The exhibition took as its starting point the persuasive, if familiar, idea that many of the capitalist impulses that led to the transatlantic slave trade are still with us today under the somewhat less pejorative guise of the “free market.”

Bristol’s present-day wealth and importance owe much to its history as a trading city, slaves being one of the port’s most valuable commodities. And Arnolfini is located within a historic building that sits in the heart of Bristol’s original dock area. Put simply, the gallery gave ‘Port City’ one hell of a context.

The exhibition repeatedly exhorted the viewer to consider the extent to which today’s sophisticated trade routes, delivering no end of consumer products, rely on sizable pools of cheap and impoverished labor. Furthermore, this cheap labor has to be ruthlessly kept in place and in check, in order for the “free” market to operate with maximum profit.

In that context, the images of economic refugees used by various artists in the exhibition represented an emphatic challenge to the existing world order. Perhaps the most striking examples of this deviance were to be seen in Ursula Biemann’s Sahara Panels, a series of aerial photographs that charted the determined migration of sub-Saharan Africans toward Europe (and the equally determined efforts of the Moroccan authorities to stymie that migration).
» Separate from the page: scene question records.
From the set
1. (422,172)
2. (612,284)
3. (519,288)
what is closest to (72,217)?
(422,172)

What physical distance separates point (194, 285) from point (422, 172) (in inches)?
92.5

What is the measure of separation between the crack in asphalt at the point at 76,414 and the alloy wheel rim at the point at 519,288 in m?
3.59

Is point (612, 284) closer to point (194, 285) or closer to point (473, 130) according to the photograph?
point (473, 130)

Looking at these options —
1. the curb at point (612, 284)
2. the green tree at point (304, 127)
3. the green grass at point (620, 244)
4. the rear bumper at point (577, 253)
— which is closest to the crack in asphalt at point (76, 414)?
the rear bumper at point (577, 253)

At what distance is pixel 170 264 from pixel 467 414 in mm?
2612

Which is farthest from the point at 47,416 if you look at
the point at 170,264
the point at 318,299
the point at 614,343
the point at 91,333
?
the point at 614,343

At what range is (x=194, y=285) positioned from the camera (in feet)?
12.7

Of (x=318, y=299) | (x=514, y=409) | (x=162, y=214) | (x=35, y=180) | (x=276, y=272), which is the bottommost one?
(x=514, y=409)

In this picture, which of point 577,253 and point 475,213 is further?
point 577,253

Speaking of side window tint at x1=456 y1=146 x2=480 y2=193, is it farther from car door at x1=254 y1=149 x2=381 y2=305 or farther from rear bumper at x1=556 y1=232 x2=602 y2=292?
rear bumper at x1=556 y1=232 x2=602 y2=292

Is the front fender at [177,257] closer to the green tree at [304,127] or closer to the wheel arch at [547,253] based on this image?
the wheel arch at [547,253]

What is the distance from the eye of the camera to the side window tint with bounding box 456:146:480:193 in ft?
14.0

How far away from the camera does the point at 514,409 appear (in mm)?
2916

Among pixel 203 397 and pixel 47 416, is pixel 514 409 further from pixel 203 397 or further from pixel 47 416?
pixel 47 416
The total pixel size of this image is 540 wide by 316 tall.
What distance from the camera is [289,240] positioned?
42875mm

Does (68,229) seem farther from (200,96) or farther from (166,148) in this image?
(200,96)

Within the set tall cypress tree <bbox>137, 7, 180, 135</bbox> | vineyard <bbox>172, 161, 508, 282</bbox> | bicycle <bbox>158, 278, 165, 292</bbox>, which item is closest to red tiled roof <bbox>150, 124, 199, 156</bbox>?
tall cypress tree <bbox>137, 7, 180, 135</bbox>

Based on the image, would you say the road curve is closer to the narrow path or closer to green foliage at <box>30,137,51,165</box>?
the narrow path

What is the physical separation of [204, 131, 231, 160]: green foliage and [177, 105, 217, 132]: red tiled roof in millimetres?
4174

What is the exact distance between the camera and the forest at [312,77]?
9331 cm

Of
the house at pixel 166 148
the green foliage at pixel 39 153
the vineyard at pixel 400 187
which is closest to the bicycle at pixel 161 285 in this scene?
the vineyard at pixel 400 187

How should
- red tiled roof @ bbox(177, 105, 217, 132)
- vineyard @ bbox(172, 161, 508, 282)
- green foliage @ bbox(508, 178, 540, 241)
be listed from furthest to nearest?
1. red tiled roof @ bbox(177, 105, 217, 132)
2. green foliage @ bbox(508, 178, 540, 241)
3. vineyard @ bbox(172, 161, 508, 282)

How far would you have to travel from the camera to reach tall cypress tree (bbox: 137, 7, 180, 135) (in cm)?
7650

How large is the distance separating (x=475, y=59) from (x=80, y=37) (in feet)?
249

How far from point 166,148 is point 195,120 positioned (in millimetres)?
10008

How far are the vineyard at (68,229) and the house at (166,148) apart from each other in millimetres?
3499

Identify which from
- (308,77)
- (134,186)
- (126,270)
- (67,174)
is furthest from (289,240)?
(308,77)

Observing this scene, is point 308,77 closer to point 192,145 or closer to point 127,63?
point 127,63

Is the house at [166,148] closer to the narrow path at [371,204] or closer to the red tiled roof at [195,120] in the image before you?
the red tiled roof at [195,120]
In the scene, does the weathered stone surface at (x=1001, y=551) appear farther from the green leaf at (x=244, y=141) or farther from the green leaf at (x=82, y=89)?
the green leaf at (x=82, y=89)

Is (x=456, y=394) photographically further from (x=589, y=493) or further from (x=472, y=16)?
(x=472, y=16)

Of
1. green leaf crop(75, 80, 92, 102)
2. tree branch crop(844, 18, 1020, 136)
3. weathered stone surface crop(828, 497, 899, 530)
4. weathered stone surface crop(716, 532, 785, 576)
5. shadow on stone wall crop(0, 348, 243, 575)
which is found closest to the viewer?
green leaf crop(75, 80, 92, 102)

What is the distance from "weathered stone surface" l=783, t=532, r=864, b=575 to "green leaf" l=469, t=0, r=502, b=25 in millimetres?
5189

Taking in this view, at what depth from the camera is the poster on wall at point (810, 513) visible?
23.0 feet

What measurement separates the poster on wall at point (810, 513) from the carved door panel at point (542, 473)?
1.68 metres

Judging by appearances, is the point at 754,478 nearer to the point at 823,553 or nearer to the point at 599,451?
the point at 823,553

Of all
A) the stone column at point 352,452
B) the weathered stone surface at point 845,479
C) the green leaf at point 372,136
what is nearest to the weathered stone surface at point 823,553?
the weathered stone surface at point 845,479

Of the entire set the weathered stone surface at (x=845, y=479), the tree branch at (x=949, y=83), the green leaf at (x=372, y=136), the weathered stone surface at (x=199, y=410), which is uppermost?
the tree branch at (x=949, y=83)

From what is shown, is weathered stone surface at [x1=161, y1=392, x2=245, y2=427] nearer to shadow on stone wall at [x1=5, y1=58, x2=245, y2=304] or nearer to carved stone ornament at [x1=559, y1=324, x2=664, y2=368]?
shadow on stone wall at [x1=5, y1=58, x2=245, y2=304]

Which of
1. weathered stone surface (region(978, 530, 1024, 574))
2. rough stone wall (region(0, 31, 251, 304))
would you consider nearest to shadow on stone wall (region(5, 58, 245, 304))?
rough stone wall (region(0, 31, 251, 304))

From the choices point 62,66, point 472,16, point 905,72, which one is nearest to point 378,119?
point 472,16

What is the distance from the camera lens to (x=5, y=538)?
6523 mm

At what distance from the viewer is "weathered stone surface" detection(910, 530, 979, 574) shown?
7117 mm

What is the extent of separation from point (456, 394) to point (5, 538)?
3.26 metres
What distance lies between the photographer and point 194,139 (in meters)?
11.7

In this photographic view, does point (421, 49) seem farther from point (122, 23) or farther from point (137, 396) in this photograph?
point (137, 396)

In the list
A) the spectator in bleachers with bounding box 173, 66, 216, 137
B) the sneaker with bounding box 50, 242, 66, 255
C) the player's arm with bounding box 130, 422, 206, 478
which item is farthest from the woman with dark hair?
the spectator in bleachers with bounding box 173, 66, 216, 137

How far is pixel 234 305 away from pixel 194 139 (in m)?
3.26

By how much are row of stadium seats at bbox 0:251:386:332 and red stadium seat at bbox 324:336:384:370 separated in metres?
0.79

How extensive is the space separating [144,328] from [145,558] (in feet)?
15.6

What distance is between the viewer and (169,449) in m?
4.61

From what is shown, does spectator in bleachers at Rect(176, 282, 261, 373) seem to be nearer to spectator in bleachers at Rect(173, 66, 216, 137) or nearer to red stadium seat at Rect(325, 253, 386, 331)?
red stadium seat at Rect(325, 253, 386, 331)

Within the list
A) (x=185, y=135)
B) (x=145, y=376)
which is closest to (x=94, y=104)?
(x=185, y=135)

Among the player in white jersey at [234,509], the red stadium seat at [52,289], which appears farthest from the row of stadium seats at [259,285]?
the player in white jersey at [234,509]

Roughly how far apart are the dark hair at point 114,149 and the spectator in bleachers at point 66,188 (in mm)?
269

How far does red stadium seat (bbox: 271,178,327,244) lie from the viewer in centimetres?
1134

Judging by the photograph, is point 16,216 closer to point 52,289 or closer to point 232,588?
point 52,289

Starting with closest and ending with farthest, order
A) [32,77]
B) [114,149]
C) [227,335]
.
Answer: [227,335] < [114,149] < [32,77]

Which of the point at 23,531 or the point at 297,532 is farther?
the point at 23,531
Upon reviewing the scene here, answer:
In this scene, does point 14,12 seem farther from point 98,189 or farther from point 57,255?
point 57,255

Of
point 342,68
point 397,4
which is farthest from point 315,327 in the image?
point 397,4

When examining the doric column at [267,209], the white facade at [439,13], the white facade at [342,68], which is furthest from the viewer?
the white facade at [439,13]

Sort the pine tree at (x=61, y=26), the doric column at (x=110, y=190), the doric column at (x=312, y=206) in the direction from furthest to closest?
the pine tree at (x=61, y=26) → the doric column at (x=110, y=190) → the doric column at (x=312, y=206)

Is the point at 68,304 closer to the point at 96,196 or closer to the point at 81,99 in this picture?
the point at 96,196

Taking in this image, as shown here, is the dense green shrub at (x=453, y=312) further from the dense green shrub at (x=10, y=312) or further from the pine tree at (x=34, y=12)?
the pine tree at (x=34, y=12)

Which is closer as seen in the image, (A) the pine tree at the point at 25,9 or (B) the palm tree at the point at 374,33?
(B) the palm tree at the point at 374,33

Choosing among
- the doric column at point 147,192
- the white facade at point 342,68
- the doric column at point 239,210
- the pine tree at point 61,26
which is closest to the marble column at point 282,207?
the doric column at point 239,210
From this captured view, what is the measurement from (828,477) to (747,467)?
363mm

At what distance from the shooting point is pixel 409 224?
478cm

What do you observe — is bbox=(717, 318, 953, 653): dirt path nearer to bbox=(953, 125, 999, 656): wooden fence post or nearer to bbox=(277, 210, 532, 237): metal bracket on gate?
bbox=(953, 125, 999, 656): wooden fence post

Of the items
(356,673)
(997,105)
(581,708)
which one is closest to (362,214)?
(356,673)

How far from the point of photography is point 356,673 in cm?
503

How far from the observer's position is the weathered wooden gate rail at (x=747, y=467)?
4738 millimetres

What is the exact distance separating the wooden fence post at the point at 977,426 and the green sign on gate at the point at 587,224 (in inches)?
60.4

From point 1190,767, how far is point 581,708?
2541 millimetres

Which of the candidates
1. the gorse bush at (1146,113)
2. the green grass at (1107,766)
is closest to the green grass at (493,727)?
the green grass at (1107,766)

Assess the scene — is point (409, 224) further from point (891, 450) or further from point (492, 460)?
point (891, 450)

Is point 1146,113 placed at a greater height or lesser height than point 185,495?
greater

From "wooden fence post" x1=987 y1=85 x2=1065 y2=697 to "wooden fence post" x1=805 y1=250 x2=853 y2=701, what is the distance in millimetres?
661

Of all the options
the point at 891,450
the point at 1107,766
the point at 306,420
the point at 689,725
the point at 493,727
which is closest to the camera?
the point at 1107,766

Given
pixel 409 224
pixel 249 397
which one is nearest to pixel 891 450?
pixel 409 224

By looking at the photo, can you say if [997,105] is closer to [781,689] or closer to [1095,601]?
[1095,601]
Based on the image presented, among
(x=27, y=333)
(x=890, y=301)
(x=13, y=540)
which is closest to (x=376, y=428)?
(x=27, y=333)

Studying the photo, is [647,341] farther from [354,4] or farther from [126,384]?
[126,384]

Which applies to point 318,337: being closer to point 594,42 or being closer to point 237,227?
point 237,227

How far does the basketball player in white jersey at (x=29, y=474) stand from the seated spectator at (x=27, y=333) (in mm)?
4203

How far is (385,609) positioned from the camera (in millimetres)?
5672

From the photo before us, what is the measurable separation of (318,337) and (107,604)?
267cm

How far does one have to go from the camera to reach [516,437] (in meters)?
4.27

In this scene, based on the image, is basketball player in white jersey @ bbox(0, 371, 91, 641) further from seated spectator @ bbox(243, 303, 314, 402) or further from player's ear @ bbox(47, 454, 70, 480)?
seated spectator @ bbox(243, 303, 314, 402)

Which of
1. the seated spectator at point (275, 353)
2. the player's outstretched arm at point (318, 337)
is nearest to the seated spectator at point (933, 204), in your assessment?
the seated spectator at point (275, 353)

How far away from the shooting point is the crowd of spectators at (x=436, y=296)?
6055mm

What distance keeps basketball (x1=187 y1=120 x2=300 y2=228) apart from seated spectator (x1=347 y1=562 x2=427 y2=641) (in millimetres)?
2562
Economic migrants refuse to remain quarantined and thus pose a threat to the world’s more affluent countries. Free movement, holidays, and cheap air travel are luxuries reserved for the world’s pampered and privileged minority. In real terms, the free movement of cheap labor threatens the very foundations of the free market. Unfortunately, ‘Port City’ tried too hard to make its point. Far too many artists were corralled into too little space; the exhibition’s poignant issues could have had even greater clarity and depth if represented by fewer contributions.

In one gallery, works by Maria Magdalena Campos-Pons, William Pope.L, and Yto Barrada — showing large monochrome photographs of exhausted migrants resting en route to their anticipated land of milk and honey — vied for attention with an expansive sculptural piece by Meschac Gaba.

In part, the exhibition’s difficulties lay in a predictable over-reliance on audiovisual work. Ursula Biemann’s installation Sahara Chronicles, for example, a looping series of short videos documenting the sub-Saharan exodus toward Europe, consisted of seven monitors and four projections, presented in one gallery that was crowded with competing sounds and images. We could only view the work as an installation in which specific words, voices, sentences, and images were rendered largely inaccessible or of lesser value.

Meschac Gaba emerged as the star of the show. Sweetness, his large floor piece, mapped out an imaginary port city that included many of the world’s most recognizable landmarks — the Empire State Building, Sydney Opera House, Eiffel Tower, Cathedral of Brasilia, and so on — all rendered in white sugar.

Sugar was introduced to European consumers as, among other things, a sweetener for tea and coffee, newly introduced drinks that were gaining in popularity. It rapidly became, and remains, one of the most traded commodities in the world. But its production relied on farming practices and plantation slavery that plunged Africa into unimaginable depths of genocide and misery. Gaba reminded us that we in the world’s wealthier countries are all, in one way or another, complicit in the continued exploitation of cheap labor.

What a shame therefore that Sweetness was presented in a way that played down — by striking viewers first and foremost as being quirky and novel rather than emphasized its sinister and menacing message.

In general, ‘Port City’ succeeded in getting its message across but did so at the expense of individual artists’ contributions.